With financial chaos forcing the Vallejo City Unified School District to seek a bailout loan from the state, teachers are warning that "students are the ones who are really going to lose out."
Vallejo Education Association members "are holding our breath to see what will happen next," says President Janice Sullivan.
Some teachers are choosing to move on or retire rather than face more deep cuts. "We have over 100 teachers retiring."
At press time, a $60 million bailout had been approved by the Senate Education Committee and was on its way to likely approval by the Senate Appropriations Committee and the full Legislature. The state is expected to appoint an outside administrator to take over district operations by July 1.

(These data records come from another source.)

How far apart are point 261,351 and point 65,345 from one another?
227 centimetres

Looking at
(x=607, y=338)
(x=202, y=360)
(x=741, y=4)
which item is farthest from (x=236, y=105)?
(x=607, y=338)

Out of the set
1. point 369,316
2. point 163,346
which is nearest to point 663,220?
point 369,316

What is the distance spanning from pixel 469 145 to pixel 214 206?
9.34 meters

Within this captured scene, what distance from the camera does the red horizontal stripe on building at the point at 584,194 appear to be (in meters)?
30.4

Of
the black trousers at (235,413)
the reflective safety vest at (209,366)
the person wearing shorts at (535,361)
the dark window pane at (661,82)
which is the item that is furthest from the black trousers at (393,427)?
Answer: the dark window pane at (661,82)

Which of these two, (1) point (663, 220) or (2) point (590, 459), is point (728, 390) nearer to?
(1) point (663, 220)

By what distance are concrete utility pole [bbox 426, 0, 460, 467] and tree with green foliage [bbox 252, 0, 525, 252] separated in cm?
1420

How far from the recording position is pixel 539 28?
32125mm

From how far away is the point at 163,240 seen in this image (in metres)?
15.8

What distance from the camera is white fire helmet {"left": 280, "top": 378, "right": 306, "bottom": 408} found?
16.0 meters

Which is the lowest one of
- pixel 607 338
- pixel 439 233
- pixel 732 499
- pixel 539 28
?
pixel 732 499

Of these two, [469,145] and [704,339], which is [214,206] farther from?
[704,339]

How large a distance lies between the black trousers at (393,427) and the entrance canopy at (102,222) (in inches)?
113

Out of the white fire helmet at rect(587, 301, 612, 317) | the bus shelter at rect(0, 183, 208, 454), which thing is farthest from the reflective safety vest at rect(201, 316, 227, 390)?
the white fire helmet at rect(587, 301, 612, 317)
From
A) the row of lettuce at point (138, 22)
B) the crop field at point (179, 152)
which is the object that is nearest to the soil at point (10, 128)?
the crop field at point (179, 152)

For the 1,050 teachers represented by VEA and for the Solano County school district's 18,500 students, news that an independent analysis had revealed the district was millions of dollars in the red hit like an earthquake.
The school board has called for a grand jury investigation. A preliminary criminal probe is under way.

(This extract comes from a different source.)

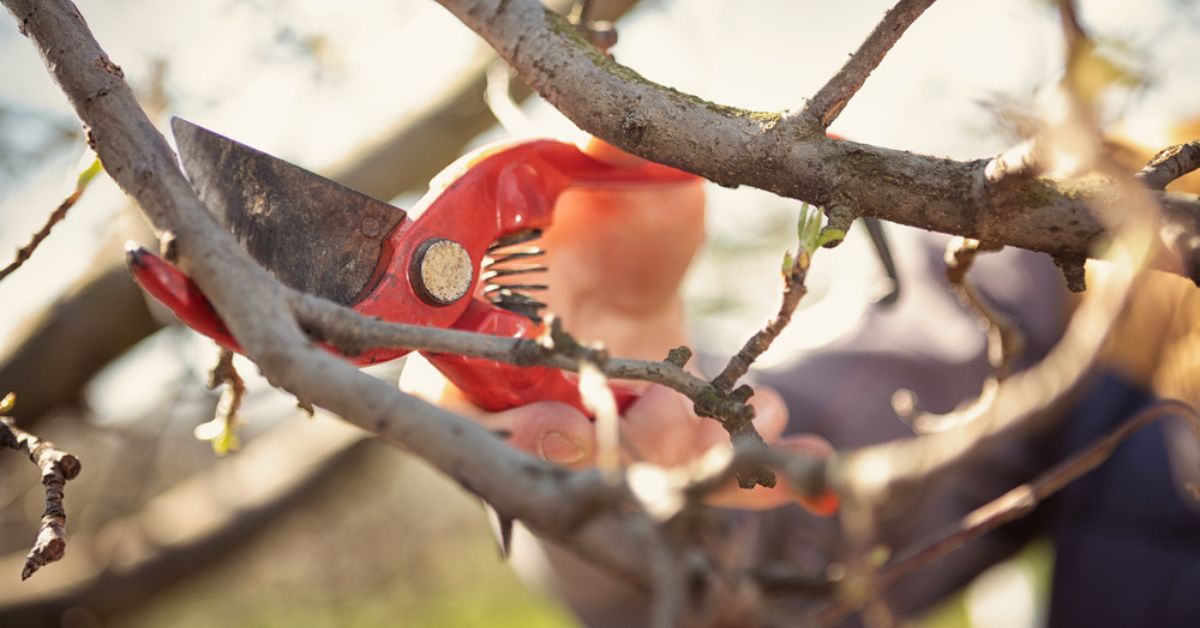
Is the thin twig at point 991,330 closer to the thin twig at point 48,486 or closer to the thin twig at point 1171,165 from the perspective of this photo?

Apparently, the district based its budget for the 2003-04 school year on gaining state funding for an unrealistic number of new students. Enrollment, meanwhile, declined by about 500 students.

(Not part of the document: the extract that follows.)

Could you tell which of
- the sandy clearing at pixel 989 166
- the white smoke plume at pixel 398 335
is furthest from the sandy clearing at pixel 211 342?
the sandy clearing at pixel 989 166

Sullivan says the chapter raised many red flags about the district's finances two years ago. Last year, the district got rid of smaller classes in kindergarten and third grade, and this year is trying to cut all music programs, social workers, and middle school librarians and counselors.
When the district issued 218 layoff notices to teachers in March, the chapter fought back, reducing the layoffs to about a dozen.
Lynette Henley, a member of the CTA Board of Directors, says the district's financial chaos goes way back. "I served on the chapter bargaining team for 15 years off and on. The district could never really tell us where the money was."
Teachers had recommended against hiring the district's chief finance officer because of his track record at another Bay Area school district. He resigned after meeting with auditors.
"Teachers are just devastated now," says Henley. "They have been very careful about their spending - even spending money out of their own pockets for supplies. And now this."